Liam Finn: FOMO

Liam Finn
FOMO
Yep Roc
2011-06-21

I’d love to tell you that Liam Finn is a songwriter of rare intuition and that his craft completely wipes away any small, nagging doubts about nepotism. I’d also love to recommend his album FOMO to a crowd of young listeners who suddenly find themselves giving a damn about the music scene in New Zealand thanks to Flight of the Conchords and the recent Crowded House reunion. And I’d certainly love to see Liam Finn continue to be taken seriously as an artist, even though his father is quite possibly one of the great songwriters of the southern hemisphere, and that FOMO will hold up against future scrutiny when people stop and reminisce about junior’s climb to the top. But then I listened to the album. The golden moments are few and the bronze ones are many on FOMO, an album that offers much in the way of adequate, serviceable pop that stands just on the edge of “good enough” without going much further. It’s almost earnest in the way it doesn’t deliver, as if the whole sophomore slump thing were obligatory.
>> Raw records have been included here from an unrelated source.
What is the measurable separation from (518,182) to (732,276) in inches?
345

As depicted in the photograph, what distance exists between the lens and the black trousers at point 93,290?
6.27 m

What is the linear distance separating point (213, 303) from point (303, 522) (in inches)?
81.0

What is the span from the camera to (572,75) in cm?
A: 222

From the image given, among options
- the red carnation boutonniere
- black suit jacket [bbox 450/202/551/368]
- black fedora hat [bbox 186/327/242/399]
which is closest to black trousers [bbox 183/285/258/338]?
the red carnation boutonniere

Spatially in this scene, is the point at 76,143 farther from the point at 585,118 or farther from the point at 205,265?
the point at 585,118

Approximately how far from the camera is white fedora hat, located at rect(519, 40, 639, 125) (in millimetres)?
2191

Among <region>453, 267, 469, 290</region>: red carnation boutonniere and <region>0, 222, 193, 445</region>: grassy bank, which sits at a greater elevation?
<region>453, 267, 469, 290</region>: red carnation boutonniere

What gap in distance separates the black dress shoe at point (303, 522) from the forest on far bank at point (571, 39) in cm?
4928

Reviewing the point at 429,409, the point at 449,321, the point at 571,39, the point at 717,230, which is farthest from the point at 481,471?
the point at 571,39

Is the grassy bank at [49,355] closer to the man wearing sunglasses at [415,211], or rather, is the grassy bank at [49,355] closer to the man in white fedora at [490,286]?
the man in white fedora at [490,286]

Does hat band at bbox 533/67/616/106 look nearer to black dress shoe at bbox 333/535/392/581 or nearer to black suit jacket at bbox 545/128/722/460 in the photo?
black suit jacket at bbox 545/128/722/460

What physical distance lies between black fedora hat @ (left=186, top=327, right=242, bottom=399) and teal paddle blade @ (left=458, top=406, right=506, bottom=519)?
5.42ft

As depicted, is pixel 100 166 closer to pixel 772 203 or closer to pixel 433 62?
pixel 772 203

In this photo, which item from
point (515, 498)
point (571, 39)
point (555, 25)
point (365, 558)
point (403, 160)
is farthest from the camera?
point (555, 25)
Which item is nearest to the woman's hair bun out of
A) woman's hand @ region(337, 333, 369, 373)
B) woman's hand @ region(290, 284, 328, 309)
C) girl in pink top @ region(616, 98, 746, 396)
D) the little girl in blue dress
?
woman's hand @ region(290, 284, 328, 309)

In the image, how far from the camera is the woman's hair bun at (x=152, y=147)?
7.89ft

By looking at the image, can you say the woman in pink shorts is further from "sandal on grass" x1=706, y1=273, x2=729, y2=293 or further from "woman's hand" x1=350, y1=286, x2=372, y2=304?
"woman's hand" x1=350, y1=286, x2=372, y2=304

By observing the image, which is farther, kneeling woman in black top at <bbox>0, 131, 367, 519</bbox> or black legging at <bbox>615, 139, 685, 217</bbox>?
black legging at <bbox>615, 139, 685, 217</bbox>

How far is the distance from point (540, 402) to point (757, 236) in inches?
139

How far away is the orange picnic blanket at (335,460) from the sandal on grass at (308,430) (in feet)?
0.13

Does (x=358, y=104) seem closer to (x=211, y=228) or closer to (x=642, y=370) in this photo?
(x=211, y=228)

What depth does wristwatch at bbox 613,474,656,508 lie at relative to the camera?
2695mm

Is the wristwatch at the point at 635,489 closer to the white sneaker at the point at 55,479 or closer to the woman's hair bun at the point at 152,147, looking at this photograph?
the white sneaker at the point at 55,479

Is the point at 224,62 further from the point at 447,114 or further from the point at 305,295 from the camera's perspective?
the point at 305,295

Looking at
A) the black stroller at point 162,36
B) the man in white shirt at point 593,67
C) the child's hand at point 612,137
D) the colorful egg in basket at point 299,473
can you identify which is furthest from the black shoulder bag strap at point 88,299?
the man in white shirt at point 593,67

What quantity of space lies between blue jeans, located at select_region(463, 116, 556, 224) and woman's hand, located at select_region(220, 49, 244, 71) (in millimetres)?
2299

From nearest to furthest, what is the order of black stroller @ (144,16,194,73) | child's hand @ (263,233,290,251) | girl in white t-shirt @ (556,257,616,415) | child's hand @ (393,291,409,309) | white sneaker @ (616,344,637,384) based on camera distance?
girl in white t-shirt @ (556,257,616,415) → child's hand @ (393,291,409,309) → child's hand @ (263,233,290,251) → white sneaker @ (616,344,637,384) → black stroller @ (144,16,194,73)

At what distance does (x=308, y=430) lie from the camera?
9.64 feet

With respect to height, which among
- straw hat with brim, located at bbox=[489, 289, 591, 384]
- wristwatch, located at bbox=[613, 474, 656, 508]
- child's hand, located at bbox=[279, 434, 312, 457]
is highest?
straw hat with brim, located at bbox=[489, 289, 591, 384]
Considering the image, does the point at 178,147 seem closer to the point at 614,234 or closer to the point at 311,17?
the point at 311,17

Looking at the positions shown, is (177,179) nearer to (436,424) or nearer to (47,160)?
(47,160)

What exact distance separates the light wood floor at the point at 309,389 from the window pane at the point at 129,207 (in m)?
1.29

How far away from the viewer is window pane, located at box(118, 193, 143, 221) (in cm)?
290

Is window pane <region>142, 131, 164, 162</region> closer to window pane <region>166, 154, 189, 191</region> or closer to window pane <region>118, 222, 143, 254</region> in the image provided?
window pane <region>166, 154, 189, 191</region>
FOMO is an acronym for Fear of Missing Out. There are tiny clues leading to this eagerness, if not an overall sense of it. In the course of ten songs over 36-plus minutes, Liam Finn feels a “sense of urgency” and confesses that he’s “tired of cold feet” and has “not got the patience”, but looks back to observe that “time tipped over”. It’s all the making of coming-of-age stuff without any crux, any moment of realization. There are a few times where Finn can be pretty straightforward, but they nonetheless feel vicarious. He even says so in “Reckless” when he sings “I adore your reckless attitude”, one of the more succinct melodies to be found on FOMO. The closet thing that he has to an angry side can be in a vocal-shredding performance on “The Struggle”: “To bed without your supper, you suffer all your own.” “Little Words” takes a sad and cynical view on the ease of modern communication, or voyeurism, or both as the song’s narrator regrets losing a picture of a girl in her underwear from his computer. No big loss, because he then shakes it off by saying “you’re pretty much dead to me”. Oof.

What FOMO lacks in lyrical direction and/or poetic license it surprisingly struggles with to make up for in pop melodies. It’s not that Finn’s songwriting is bad or instantly forgettable, it’s that nagging feeling that these songs did not come about through a natural songwriting process but through something more obtuse and methodical. Finn sings the title of “Don’t Even Known Your Name” with much timidity, something that he’s beyond considering how, if you’re not paying close attention, you may mistake him for his dad. Nonetheless, it’s the kind of song that aims for breezy pop but lands in somewhere more disposable. So does “Cold Feet”, though Finn’s singing is far more confident this time. Still, the chorus, with its four-count snare and far-reaching melody, comes across as a buildup leading to just more of the same.

Liam Finn is capable of better. We know because he has achieved better. Some days I can’t get the song “Honest Face”, from his Champagne in Seashells EP with Eliza-Jane Barnes, out of my mind. Yet even though Finn has earned his place in contemporary Beatlesque pop, FOMO feels regressive, almost like the work of a rookie. And it’s not as if this rookie has struck out, it just sounds like he ticked off ten foul balls in a row.